Top of Page text

Why is Pauline Marois trying to kill me?
Dear News Editor,
I discovered a lump in my breast, on the eve of my 40th birthday. Not knowing where to go, I sought the help and expertise of my gynecologist. She referred me to the 6th floor of her building, to get my very first mammogram. A surgeon was assigned to my file and I waited for my results. My mammogram didn't show anything to raise concern, so how was I to explain the lump I felt in my breast?
The surgeon performed an ultrasound and before our eyes, he discovered a suspicious mass. A biopsy followed. I waited what seemed like an eternity, to find out my fate. Results were in, it was indeed cancer. I was diagnosed with Stage 2 - Invasive Ductal Carcinoma a.k.a. breast cancer.
I am writing to you, as I am in utter disbelief with what I've had to endure, in the last 24 hours.
Yesterday, I had my very first appointment with an oncologist. A doctor that would see me through this already frightening journey. Imagine my surprise to learn, that there would be a possibility, that he would not be able to treat me, due to the fact that I do not live in Montreal.
I was born and raised in Montreal. I took my very first breath in the maternity ward at St-Mary's. That hospital holds my health records since birth.

Bottom of Page text
Top of Given information

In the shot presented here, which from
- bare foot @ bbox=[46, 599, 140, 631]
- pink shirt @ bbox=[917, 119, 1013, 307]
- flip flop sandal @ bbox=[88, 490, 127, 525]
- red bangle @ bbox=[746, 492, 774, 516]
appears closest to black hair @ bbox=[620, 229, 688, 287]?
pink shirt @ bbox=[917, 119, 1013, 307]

Bottom of Given information

Instructions for the task:
In the letter to the news editor, what diagnosis did the writer receive after the biopsy?

Response:
Stage 2 Invasive Ductal Carcinoma, also known as breast cancer.